Summary: Adam’s fate is sealed. Written for the Pinecone Challenge. The first sentence was given and had to be developed into a story.
Category: Bonanza
Genre: Western
Rated: G
Word Count: 613
We were somewhere around Barstow on the edge of the desert when the drugs began to take hold.
Madame Titia had said it would take less than an hour, but apparently she’d never met a man like Adam Cartwright. It doesn’t surprise me in the least that Adam put up more resistance to the drug’s effect than any other man would. He’s a strong one, such a strong one.
It did surprise me, however, that I didn’t think of that before I put the potion into his coffee at our last stop at Goat Springs’ way station. I should have reckoned with his stamina. He always exhibited that sturdiness and…virility.
Well, what was done was done. And the important thing was that the drugs did take hold at all—and just in time. Oh, well, it would have been lovely if they’d worked earlier, just to make everything that tad more convincing. But what counted was the outcome, not how it had been accomplished.
I know, I know…the journey is the destination they say, and, honestly, I’d have preferred another journey, too. But sometimes a girl—make that a lady—has to do what a lady has to do. The end justifies the means.
And the end…oh, the end…. Everything turned out perfect. Per-fect.
We saw the first scattered houses at the outskirt of Barstow and the first pedestrians on the sidewalks, which brought the stage coach driver to slow down the horses, when the change in motion made Adam start from a slight slumber and look up. I sat just opposite him—not at all by coincidence—and so the first thing he saw upon waking up was me. He looked into my eyes, and I into his—and I saw how the drug began to work. His eyes were glassy first, then they focused on my face. And then a slow smile spread over his handsome features.
A slow, dreamy smile.
“Miss Abigail,” he said. “Oh, Miss Abigail.”
It was better even than that one night on my mother’s veranda, when we’d had pink lemonade and Adam had talked about…whatever.
Much better.
I put on my most charming smile. “Yes, dear?” Oh, yes, I dared to say it. Madame Titia’s words in my mind “It never fails, Miss Jones” made me daring, bold…frivolous.

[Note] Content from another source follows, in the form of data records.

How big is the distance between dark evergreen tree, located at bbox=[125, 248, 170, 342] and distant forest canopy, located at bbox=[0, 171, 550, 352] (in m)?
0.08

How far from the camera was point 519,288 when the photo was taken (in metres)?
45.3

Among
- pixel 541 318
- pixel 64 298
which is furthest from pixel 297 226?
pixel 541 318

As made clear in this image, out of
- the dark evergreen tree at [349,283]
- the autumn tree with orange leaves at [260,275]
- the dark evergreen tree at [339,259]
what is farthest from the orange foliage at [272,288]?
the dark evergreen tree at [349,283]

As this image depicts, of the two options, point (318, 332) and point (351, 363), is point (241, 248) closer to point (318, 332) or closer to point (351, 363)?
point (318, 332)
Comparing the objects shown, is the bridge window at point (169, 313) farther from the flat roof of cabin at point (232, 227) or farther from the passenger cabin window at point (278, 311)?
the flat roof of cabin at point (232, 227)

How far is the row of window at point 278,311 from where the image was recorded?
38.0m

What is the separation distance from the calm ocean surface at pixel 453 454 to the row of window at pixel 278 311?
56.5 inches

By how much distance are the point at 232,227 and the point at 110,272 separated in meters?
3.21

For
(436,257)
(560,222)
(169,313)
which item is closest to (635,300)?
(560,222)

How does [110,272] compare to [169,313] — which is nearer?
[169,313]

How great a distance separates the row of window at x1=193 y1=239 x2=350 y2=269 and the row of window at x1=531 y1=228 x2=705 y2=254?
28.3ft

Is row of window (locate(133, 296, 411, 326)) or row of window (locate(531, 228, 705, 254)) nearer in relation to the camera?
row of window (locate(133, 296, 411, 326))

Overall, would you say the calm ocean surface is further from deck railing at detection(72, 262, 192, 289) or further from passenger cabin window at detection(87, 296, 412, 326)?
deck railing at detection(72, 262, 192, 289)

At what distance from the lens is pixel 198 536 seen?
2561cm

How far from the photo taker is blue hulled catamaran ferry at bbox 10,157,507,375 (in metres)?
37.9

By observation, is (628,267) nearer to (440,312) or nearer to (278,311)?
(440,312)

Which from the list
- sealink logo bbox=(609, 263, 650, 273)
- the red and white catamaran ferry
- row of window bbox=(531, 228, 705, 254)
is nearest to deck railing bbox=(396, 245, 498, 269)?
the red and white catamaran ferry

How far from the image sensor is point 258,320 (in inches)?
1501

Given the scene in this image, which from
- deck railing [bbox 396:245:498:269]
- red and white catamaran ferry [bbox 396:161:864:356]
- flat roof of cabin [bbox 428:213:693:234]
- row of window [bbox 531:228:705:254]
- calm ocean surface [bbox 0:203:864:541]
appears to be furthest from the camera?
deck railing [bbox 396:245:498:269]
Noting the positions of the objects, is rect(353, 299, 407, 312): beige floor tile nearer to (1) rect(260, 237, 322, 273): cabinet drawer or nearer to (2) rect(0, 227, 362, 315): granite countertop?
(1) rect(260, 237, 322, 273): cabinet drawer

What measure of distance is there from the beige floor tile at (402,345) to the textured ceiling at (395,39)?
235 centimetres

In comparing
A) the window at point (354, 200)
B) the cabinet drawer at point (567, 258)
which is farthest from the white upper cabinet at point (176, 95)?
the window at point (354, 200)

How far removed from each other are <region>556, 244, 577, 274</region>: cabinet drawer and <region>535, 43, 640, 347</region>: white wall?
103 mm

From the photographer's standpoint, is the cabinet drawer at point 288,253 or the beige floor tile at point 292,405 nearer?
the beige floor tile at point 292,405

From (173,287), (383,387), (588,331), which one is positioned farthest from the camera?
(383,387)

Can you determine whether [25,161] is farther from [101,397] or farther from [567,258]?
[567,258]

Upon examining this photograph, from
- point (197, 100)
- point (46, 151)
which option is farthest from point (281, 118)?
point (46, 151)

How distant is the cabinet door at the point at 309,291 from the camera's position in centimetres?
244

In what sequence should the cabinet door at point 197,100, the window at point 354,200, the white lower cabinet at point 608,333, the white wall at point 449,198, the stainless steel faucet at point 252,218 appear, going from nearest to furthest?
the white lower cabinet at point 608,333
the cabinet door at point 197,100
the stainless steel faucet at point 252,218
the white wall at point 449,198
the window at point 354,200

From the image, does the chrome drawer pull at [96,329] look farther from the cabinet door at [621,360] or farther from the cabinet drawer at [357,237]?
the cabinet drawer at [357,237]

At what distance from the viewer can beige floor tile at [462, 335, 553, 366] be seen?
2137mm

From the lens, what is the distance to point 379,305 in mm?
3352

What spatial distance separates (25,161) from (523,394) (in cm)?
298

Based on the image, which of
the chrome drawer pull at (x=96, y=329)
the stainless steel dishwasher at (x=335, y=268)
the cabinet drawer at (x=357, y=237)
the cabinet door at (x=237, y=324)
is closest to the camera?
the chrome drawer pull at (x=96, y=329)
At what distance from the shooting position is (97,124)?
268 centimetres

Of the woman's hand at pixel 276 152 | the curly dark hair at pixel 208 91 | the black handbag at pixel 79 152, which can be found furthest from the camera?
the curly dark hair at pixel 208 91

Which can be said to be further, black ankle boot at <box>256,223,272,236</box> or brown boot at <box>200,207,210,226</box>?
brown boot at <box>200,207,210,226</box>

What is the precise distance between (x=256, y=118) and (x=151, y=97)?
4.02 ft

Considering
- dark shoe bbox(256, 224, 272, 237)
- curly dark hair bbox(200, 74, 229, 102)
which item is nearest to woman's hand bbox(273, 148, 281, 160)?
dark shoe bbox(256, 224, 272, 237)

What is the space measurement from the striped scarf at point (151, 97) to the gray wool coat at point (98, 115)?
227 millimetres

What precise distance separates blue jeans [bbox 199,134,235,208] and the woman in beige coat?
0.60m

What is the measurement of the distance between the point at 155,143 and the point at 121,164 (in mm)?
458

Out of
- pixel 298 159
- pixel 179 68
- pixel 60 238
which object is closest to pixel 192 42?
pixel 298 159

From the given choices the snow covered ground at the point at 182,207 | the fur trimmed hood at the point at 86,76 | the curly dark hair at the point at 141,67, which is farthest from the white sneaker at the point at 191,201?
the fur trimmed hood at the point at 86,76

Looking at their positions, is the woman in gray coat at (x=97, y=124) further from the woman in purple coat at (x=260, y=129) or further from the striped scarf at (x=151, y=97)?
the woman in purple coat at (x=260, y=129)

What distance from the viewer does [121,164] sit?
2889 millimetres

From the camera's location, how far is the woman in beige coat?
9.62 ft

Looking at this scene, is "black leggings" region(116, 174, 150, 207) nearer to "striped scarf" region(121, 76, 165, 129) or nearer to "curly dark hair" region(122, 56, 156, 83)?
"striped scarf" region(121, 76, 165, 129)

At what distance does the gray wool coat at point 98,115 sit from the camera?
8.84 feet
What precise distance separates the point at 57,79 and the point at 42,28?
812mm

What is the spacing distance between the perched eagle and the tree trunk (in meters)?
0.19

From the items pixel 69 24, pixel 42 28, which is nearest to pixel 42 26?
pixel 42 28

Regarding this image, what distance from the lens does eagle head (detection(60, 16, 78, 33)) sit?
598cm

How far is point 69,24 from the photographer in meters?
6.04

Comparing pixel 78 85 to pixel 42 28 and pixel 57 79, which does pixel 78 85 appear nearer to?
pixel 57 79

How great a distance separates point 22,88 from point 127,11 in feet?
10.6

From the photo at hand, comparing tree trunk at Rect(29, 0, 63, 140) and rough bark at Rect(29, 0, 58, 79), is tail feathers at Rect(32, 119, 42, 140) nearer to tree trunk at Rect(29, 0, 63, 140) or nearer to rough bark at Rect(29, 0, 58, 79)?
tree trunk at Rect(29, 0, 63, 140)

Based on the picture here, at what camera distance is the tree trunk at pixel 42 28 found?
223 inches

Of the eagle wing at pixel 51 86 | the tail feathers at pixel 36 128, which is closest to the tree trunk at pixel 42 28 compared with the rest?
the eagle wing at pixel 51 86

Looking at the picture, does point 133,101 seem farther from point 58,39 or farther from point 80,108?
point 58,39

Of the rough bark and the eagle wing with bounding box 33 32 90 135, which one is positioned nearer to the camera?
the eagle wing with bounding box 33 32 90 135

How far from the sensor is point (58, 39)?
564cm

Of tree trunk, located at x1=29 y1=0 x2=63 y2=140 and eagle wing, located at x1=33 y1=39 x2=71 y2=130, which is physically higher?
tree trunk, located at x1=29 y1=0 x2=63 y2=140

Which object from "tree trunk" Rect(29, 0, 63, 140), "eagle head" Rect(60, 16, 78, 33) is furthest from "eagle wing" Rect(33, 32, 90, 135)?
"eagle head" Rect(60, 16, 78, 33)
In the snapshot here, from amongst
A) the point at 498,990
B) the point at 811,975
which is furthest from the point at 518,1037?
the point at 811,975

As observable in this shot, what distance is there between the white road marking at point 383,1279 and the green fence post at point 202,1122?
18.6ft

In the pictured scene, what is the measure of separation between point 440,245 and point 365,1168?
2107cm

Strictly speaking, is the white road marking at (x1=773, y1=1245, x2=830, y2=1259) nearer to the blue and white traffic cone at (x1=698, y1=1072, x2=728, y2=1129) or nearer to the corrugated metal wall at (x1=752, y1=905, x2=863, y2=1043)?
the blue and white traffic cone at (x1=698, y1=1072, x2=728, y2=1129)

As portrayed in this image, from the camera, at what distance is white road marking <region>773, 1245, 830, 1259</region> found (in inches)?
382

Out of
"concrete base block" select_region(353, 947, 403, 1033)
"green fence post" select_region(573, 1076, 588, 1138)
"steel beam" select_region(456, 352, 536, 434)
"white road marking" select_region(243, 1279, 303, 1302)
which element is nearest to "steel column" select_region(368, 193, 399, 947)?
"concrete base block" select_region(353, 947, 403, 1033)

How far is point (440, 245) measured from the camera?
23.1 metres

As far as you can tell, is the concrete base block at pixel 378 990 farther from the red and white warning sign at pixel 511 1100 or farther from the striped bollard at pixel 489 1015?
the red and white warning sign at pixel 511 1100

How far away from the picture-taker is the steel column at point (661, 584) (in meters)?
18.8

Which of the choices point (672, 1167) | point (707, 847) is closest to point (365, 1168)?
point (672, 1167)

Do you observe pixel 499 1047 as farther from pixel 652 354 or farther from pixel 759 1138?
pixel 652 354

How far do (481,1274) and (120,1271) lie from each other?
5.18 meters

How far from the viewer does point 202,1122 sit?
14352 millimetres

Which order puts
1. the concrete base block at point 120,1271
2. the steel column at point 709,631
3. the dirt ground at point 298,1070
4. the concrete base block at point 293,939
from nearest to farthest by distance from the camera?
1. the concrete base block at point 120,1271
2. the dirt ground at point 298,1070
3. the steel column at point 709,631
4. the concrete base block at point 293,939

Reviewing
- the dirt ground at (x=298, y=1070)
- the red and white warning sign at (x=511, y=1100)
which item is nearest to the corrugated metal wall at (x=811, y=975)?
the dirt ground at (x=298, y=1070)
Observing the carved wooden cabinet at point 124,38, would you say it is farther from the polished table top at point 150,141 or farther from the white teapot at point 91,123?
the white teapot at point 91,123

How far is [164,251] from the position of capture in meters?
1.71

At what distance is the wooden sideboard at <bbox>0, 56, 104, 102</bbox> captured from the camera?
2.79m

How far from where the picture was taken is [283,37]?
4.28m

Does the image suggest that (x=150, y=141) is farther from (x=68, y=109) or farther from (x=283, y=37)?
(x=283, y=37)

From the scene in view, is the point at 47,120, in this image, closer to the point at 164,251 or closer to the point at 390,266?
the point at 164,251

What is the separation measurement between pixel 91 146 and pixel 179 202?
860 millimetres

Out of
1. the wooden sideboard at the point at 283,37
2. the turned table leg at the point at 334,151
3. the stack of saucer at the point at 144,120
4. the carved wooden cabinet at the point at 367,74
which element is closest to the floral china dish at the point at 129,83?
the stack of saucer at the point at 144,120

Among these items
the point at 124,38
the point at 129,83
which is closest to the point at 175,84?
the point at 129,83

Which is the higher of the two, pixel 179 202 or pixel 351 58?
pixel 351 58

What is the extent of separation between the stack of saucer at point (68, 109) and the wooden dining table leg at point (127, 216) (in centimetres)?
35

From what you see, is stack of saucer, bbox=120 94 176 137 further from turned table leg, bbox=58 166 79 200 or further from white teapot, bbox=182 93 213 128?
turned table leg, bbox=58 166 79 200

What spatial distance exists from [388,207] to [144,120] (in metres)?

And Adam…oh, he looked at me with those intense eyes, with that smoldering manliness, and declared, “I love you very much!”
Upon my word, Sir Walther Raleigh couldn’t have said it more chivalrous. It was all I’ve ever dreamed of and more.
In retrospect, I would have preferred a bigger wedding, not just Adam and me and the stage coach driver as witness; but Adam, dear, dear Adam made it so urgent. And who was I to contradict the man whose wife I was to become?
And I honestly had no idea how long that love potion would keep having an effect on him. Better not chance it, right?
_________________
They say that there’s nothing as inevitable as death and taxes; and under the circumstances I think I’d like to add one more thing to that: a woman, once she’s made up her mind to land a man—and son, I speak from many years of serious observation. ~ Ben Cartwright in “The Wooing of Abigail Jones”
***The End***
A/N: The first sentence was taken from “Fear and Loathing in Las Vegas” by Hunter S. Thompson.